After entering IDOC later that year, she went through a long delay before she received hormone therapy.

In addition, she was kept in orientation and away from the other inmates for extended period of time.

“However, Ebony was kept there for much longer, and during this time was denied a cellmate and denied opportunities to interact with the rest of the prison’s general population,” the suit alleged. “When Ebony asked why she was being kept in isolation, a prison official informed her that as long as she was on hormones, she would be kept in orientation and isolated.”

The document also explained that other inmates remained in orientation in not more than a few weeks.

Moaton: deep, dark depression

For Moaton, the stories of Stamps and Monroe were not new as she has had similar experiences.

Moaton had been receiving hormone therapy for 20 years when she was incarcerated at IDOC in 2013.

She said that it took her nine months to begin hormone therapy out of her two and half years of incarceration in IDOC.

“I was pretty much told that that would not be continued and from the person who did the intake, the providers there, pretty much said that they were not comfortable prescribing me the hormones,” she said.

As her body began changing back before she began therapy, she increasingly became distressed.

“I was constantly in pain,” Moaton said. “The mental part of that was that I endured a lot of depression, like deep, dark depression.”

Similar to Monroe’s case, when her hormone therapy was finally granted, she was not provided the proper dosage.

“It didn’t seem fair,” she said. “I felt like it was some sort of punishment for me.”

Behind the times

Director of the LGBTQ & HIV Project at the ACLU Illinois John A. Knight said that the process shouldn’t be as difficult and claimed that IDOC was way behind the times in terms of its treatment towards its transgender prisoners.

“Their identity as women is, in some sense, being challenged and rejected from the very beginning by being routinely placed in male facilities with all the problems that that creates for these women and then being denied medical treatment and certain kind of treatment at all,” Knight said.
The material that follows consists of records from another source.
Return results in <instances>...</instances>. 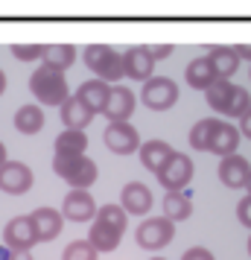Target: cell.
<instances>
[{"label":"cell","mask_w":251,"mask_h":260,"mask_svg":"<svg viewBox=\"0 0 251 260\" xmlns=\"http://www.w3.org/2000/svg\"><path fill=\"white\" fill-rule=\"evenodd\" d=\"M29 91L35 94L38 106H61L70 96V88H67L64 73L50 71L44 64H38L35 71H32V76H29Z\"/></svg>","instance_id":"cell-1"},{"label":"cell","mask_w":251,"mask_h":260,"mask_svg":"<svg viewBox=\"0 0 251 260\" xmlns=\"http://www.w3.org/2000/svg\"><path fill=\"white\" fill-rule=\"evenodd\" d=\"M53 170L73 190H88L96 181V164L91 158H85V155H56L53 158Z\"/></svg>","instance_id":"cell-2"},{"label":"cell","mask_w":251,"mask_h":260,"mask_svg":"<svg viewBox=\"0 0 251 260\" xmlns=\"http://www.w3.org/2000/svg\"><path fill=\"white\" fill-rule=\"evenodd\" d=\"M155 176L167 187V193H181V187H187L193 178V161L184 152H172Z\"/></svg>","instance_id":"cell-3"},{"label":"cell","mask_w":251,"mask_h":260,"mask_svg":"<svg viewBox=\"0 0 251 260\" xmlns=\"http://www.w3.org/2000/svg\"><path fill=\"white\" fill-rule=\"evenodd\" d=\"M140 96H144L146 108H152V111H167V108H172L175 100H178V85L172 82V79H167V76H152V79H146Z\"/></svg>","instance_id":"cell-4"},{"label":"cell","mask_w":251,"mask_h":260,"mask_svg":"<svg viewBox=\"0 0 251 260\" xmlns=\"http://www.w3.org/2000/svg\"><path fill=\"white\" fill-rule=\"evenodd\" d=\"M137 246L149 248V251H155V248H164L167 243H172V237H175V225L164 219V216H149L146 222L137 225Z\"/></svg>","instance_id":"cell-5"},{"label":"cell","mask_w":251,"mask_h":260,"mask_svg":"<svg viewBox=\"0 0 251 260\" xmlns=\"http://www.w3.org/2000/svg\"><path fill=\"white\" fill-rule=\"evenodd\" d=\"M134 94L129 88H120V85H111L105 96V106H102V114H105L111 123H129V117L134 114Z\"/></svg>","instance_id":"cell-6"},{"label":"cell","mask_w":251,"mask_h":260,"mask_svg":"<svg viewBox=\"0 0 251 260\" xmlns=\"http://www.w3.org/2000/svg\"><path fill=\"white\" fill-rule=\"evenodd\" d=\"M32 170L21 161H6L0 167V190L9 193V196H21L26 190L32 187Z\"/></svg>","instance_id":"cell-7"},{"label":"cell","mask_w":251,"mask_h":260,"mask_svg":"<svg viewBox=\"0 0 251 260\" xmlns=\"http://www.w3.org/2000/svg\"><path fill=\"white\" fill-rule=\"evenodd\" d=\"M105 146L117 155H129L134 149H140V132L132 123H108L105 129Z\"/></svg>","instance_id":"cell-8"},{"label":"cell","mask_w":251,"mask_h":260,"mask_svg":"<svg viewBox=\"0 0 251 260\" xmlns=\"http://www.w3.org/2000/svg\"><path fill=\"white\" fill-rule=\"evenodd\" d=\"M3 243L6 248H12V251H29V248L35 246V231H32V222H29V216H15L6 222L3 228Z\"/></svg>","instance_id":"cell-9"},{"label":"cell","mask_w":251,"mask_h":260,"mask_svg":"<svg viewBox=\"0 0 251 260\" xmlns=\"http://www.w3.org/2000/svg\"><path fill=\"white\" fill-rule=\"evenodd\" d=\"M29 222H32V231H35L38 243H50V240H56L61 234L64 216L56 208H38V211L29 213Z\"/></svg>","instance_id":"cell-10"},{"label":"cell","mask_w":251,"mask_h":260,"mask_svg":"<svg viewBox=\"0 0 251 260\" xmlns=\"http://www.w3.org/2000/svg\"><path fill=\"white\" fill-rule=\"evenodd\" d=\"M61 216H67L73 222H88L96 216V202L88 190H70L61 202Z\"/></svg>","instance_id":"cell-11"},{"label":"cell","mask_w":251,"mask_h":260,"mask_svg":"<svg viewBox=\"0 0 251 260\" xmlns=\"http://www.w3.org/2000/svg\"><path fill=\"white\" fill-rule=\"evenodd\" d=\"M152 71H155V61L149 59L146 47H129L123 53V76L146 82V79H152Z\"/></svg>","instance_id":"cell-12"},{"label":"cell","mask_w":251,"mask_h":260,"mask_svg":"<svg viewBox=\"0 0 251 260\" xmlns=\"http://www.w3.org/2000/svg\"><path fill=\"white\" fill-rule=\"evenodd\" d=\"M237 146H239L237 126H231V123H216L213 135H210V141H207V152L219 155V158H228V155H237Z\"/></svg>","instance_id":"cell-13"},{"label":"cell","mask_w":251,"mask_h":260,"mask_svg":"<svg viewBox=\"0 0 251 260\" xmlns=\"http://www.w3.org/2000/svg\"><path fill=\"white\" fill-rule=\"evenodd\" d=\"M120 208L126 213H146L152 208V193L140 181H129L120 193Z\"/></svg>","instance_id":"cell-14"},{"label":"cell","mask_w":251,"mask_h":260,"mask_svg":"<svg viewBox=\"0 0 251 260\" xmlns=\"http://www.w3.org/2000/svg\"><path fill=\"white\" fill-rule=\"evenodd\" d=\"M248 158H242V155H228L222 158V164H219V181L225 184V187H242L245 184V178H248Z\"/></svg>","instance_id":"cell-15"},{"label":"cell","mask_w":251,"mask_h":260,"mask_svg":"<svg viewBox=\"0 0 251 260\" xmlns=\"http://www.w3.org/2000/svg\"><path fill=\"white\" fill-rule=\"evenodd\" d=\"M94 120V111L85 106L79 96L73 94V96H67L64 103H61V123L67 126L70 132H82L88 123Z\"/></svg>","instance_id":"cell-16"},{"label":"cell","mask_w":251,"mask_h":260,"mask_svg":"<svg viewBox=\"0 0 251 260\" xmlns=\"http://www.w3.org/2000/svg\"><path fill=\"white\" fill-rule=\"evenodd\" d=\"M73 61H76V47L73 44H44V56H41L44 68L64 73Z\"/></svg>","instance_id":"cell-17"},{"label":"cell","mask_w":251,"mask_h":260,"mask_svg":"<svg viewBox=\"0 0 251 260\" xmlns=\"http://www.w3.org/2000/svg\"><path fill=\"white\" fill-rule=\"evenodd\" d=\"M140 164L149 170V173H158L161 167L167 164V158L172 155V149H169L167 141H149V143H140Z\"/></svg>","instance_id":"cell-18"},{"label":"cell","mask_w":251,"mask_h":260,"mask_svg":"<svg viewBox=\"0 0 251 260\" xmlns=\"http://www.w3.org/2000/svg\"><path fill=\"white\" fill-rule=\"evenodd\" d=\"M213 82H216V71H213V64H210V59H207V56H202V59H193L190 64H187V85H190V88L207 91Z\"/></svg>","instance_id":"cell-19"},{"label":"cell","mask_w":251,"mask_h":260,"mask_svg":"<svg viewBox=\"0 0 251 260\" xmlns=\"http://www.w3.org/2000/svg\"><path fill=\"white\" fill-rule=\"evenodd\" d=\"M120 240H123V234L120 231H114V228H108V225L102 222H94L91 225V231H88V243H91V248H94L96 254L102 251H114V248L120 246Z\"/></svg>","instance_id":"cell-20"},{"label":"cell","mask_w":251,"mask_h":260,"mask_svg":"<svg viewBox=\"0 0 251 260\" xmlns=\"http://www.w3.org/2000/svg\"><path fill=\"white\" fill-rule=\"evenodd\" d=\"M207 59L213 64L216 79H228V76H234L237 68H239V59H237V53H234V47H210Z\"/></svg>","instance_id":"cell-21"},{"label":"cell","mask_w":251,"mask_h":260,"mask_svg":"<svg viewBox=\"0 0 251 260\" xmlns=\"http://www.w3.org/2000/svg\"><path fill=\"white\" fill-rule=\"evenodd\" d=\"M15 129L21 135H38L44 129V111L41 106H21L15 111Z\"/></svg>","instance_id":"cell-22"},{"label":"cell","mask_w":251,"mask_h":260,"mask_svg":"<svg viewBox=\"0 0 251 260\" xmlns=\"http://www.w3.org/2000/svg\"><path fill=\"white\" fill-rule=\"evenodd\" d=\"M108 88L111 85L99 82V79H88V82L79 85V91H76V96L82 100L85 106L91 108V111H102V106H105V96H108Z\"/></svg>","instance_id":"cell-23"},{"label":"cell","mask_w":251,"mask_h":260,"mask_svg":"<svg viewBox=\"0 0 251 260\" xmlns=\"http://www.w3.org/2000/svg\"><path fill=\"white\" fill-rule=\"evenodd\" d=\"M164 219H169V222L175 225L181 222V219H187L193 213V205H190V196L187 193H167L164 196Z\"/></svg>","instance_id":"cell-24"},{"label":"cell","mask_w":251,"mask_h":260,"mask_svg":"<svg viewBox=\"0 0 251 260\" xmlns=\"http://www.w3.org/2000/svg\"><path fill=\"white\" fill-rule=\"evenodd\" d=\"M234 88L237 85H231L228 79H216L204 94H207V106L213 108V111H222L225 114L228 111V106H231V96H234Z\"/></svg>","instance_id":"cell-25"},{"label":"cell","mask_w":251,"mask_h":260,"mask_svg":"<svg viewBox=\"0 0 251 260\" xmlns=\"http://www.w3.org/2000/svg\"><path fill=\"white\" fill-rule=\"evenodd\" d=\"M85 149H88V135L82 132L64 129L56 138V155H85Z\"/></svg>","instance_id":"cell-26"},{"label":"cell","mask_w":251,"mask_h":260,"mask_svg":"<svg viewBox=\"0 0 251 260\" xmlns=\"http://www.w3.org/2000/svg\"><path fill=\"white\" fill-rule=\"evenodd\" d=\"M94 73H96V79H99V82H105V85L120 82V79H123V56H120L117 50H111Z\"/></svg>","instance_id":"cell-27"},{"label":"cell","mask_w":251,"mask_h":260,"mask_svg":"<svg viewBox=\"0 0 251 260\" xmlns=\"http://www.w3.org/2000/svg\"><path fill=\"white\" fill-rule=\"evenodd\" d=\"M94 222H102L108 228H114V231H126V211L120 208V205H102V208H96V216Z\"/></svg>","instance_id":"cell-28"},{"label":"cell","mask_w":251,"mask_h":260,"mask_svg":"<svg viewBox=\"0 0 251 260\" xmlns=\"http://www.w3.org/2000/svg\"><path fill=\"white\" fill-rule=\"evenodd\" d=\"M216 123H219V120L204 117V120H199V123L193 126L190 129V146L193 149H207V141H210V135H213Z\"/></svg>","instance_id":"cell-29"},{"label":"cell","mask_w":251,"mask_h":260,"mask_svg":"<svg viewBox=\"0 0 251 260\" xmlns=\"http://www.w3.org/2000/svg\"><path fill=\"white\" fill-rule=\"evenodd\" d=\"M96 257H99V254L91 248L88 240H73L70 246L64 248V257L61 260H96Z\"/></svg>","instance_id":"cell-30"},{"label":"cell","mask_w":251,"mask_h":260,"mask_svg":"<svg viewBox=\"0 0 251 260\" xmlns=\"http://www.w3.org/2000/svg\"><path fill=\"white\" fill-rule=\"evenodd\" d=\"M251 108V94L248 91H245V88H234V96H231V106H228V117H242V114H245V111H248Z\"/></svg>","instance_id":"cell-31"},{"label":"cell","mask_w":251,"mask_h":260,"mask_svg":"<svg viewBox=\"0 0 251 260\" xmlns=\"http://www.w3.org/2000/svg\"><path fill=\"white\" fill-rule=\"evenodd\" d=\"M12 56L21 61H35L44 56V44H12Z\"/></svg>","instance_id":"cell-32"},{"label":"cell","mask_w":251,"mask_h":260,"mask_svg":"<svg viewBox=\"0 0 251 260\" xmlns=\"http://www.w3.org/2000/svg\"><path fill=\"white\" fill-rule=\"evenodd\" d=\"M237 219L245 225V228H251V196L239 199V205H237Z\"/></svg>","instance_id":"cell-33"},{"label":"cell","mask_w":251,"mask_h":260,"mask_svg":"<svg viewBox=\"0 0 251 260\" xmlns=\"http://www.w3.org/2000/svg\"><path fill=\"white\" fill-rule=\"evenodd\" d=\"M146 53H149V59H152V61L167 59L169 53H172V44H149V47H146Z\"/></svg>","instance_id":"cell-34"},{"label":"cell","mask_w":251,"mask_h":260,"mask_svg":"<svg viewBox=\"0 0 251 260\" xmlns=\"http://www.w3.org/2000/svg\"><path fill=\"white\" fill-rule=\"evenodd\" d=\"M181 260H213V254H210L207 248H202V246H193V248L184 251V257Z\"/></svg>","instance_id":"cell-35"},{"label":"cell","mask_w":251,"mask_h":260,"mask_svg":"<svg viewBox=\"0 0 251 260\" xmlns=\"http://www.w3.org/2000/svg\"><path fill=\"white\" fill-rule=\"evenodd\" d=\"M239 120H242V126H239L237 132H239V135H245V138L251 141V108H248V111H245V114H242Z\"/></svg>","instance_id":"cell-36"},{"label":"cell","mask_w":251,"mask_h":260,"mask_svg":"<svg viewBox=\"0 0 251 260\" xmlns=\"http://www.w3.org/2000/svg\"><path fill=\"white\" fill-rule=\"evenodd\" d=\"M234 53H237V59H248L251 61V44H237Z\"/></svg>","instance_id":"cell-37"},{"label":"cell","mask_w":251,"mask_h":260,"mask_svg":"<svg viewBox=\"0 0 251 260\" xmlns=\"http://www.w3.org/2000/svg\"><path fill=\"white\" fill-rule=\"evenodd\" d=\"M9 260H32V254H29V251H12Z\"/></svg>","instance_id":"cell-38"},{"label":"cell","mask_w":251,"mask_h":260,"mask_svg":"<svg viewBox=\"0 0 251 260\" xmlns=\"http://www.w3.org/2000/svg\"><path fill=\"white\" fill-rule=\"evenodd\" d=\"M6 164V146H3V143H0V167Z\"/></svg>","instance_id":"cell-39"},{"label":"cell","mask_w":251,"mask_h":260,"mask_svg":"<svg viewBox=\"0 0 251 260\" xmlns=\"http://www.w3.org/2000/svg\"><path fill=\"white\" fill-rule=\"evenodd\" d=\"M0 260H9V248L6 246H0Z\"/></svg>","instance_id":"cell-40"},{"label":"cell","mask_w":251,"mask_h":260,"mask_svg":"<svg viewBox=\"0 0 251 260\" xmlns=\"http://www.w3.org/2000/svg\"><path fill=\"white\" fill-rule=\"evenodd\" d=\"M3 88H6V73L0 71V94H3Z\"/></svg>","instance_id":"cell-41"},{"label":"cell","mask_w":251,"mask_h":260,"mask_svg":"<svg viewBox=\"0 0 251 260\" xmlns=\"http://www.w3.org/2000/svg\"><path fill=\"white\" fill-rule=\"evenodd\" d=\"M242 187L248 190V196H251V170H248V178H245V184H242Z\"/></svg>","instance_id":"cell-42"},{"label":"cell","mask_w":251,"mask_h":260,"mask_svg":"<svg viewBox=\"0 0 251 260\" xmlns=\"http://www.w3.org/2000/svg\"><path fill=\"white\" fill-rule=\"evenodd\" d=\"M248 254H251V237H248Z\"/></svg>","instance_id":"cell-43"},{"label":"cell","mask_w":251,"mask_h":260,"mask_svg":"<svg viewBox=\"0 0 251 260\" xmlns=\"http://www.w3.org/2000/svg\"><path fill=\"white\" fill-rule=\"evenodd\" d=\"M149 260H164V257H149Z\"/></svg>","instance_id":"cell-44"}]
</instances>
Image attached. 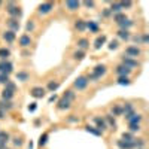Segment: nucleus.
Here are the masks:
<instances>
[{
  "label": "nucleus",
  "mask_w": 149,
  "mask_h": 149,
  "mask_svg": "<svg viewBox=\"0 0 149 149\" xmlns=\"http://www.w3.org/2000/svg\"><path fill=\"white\" fill-rule=\"evenodd\" d=\"M104 73H106V66L98 64V66H95V67H94V72H93L91 74H88L86 78H88V81H94V82H95V81L100 79Z\"/></svg>",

Stating that inmates, regardless of gender or crimes they were charged, have the right to proper medical care, he said, “The reality is regardless of why these women are imprisoned, we have a human obligation to provide them with the medical care they need and to keep them safe.”

Citing the states New York and California as places with better, although not perfect, treatment for trans inmates, he explained, “Here we are simply entirely denying certain kinds of treatment and we are routinely placing women in male facilities and there are whole range of problems that come with that.”

He also went on to characterize the practice as inhuman.

Although the lawsuit was seeking damages, ACLU hoped for systemic reform.

Knight said, “The best decision would be the systemic reform of the way the department of corrections delivers medical care and treats these women and that would involve review of the system by experts in the treatment of gender dysphoria.”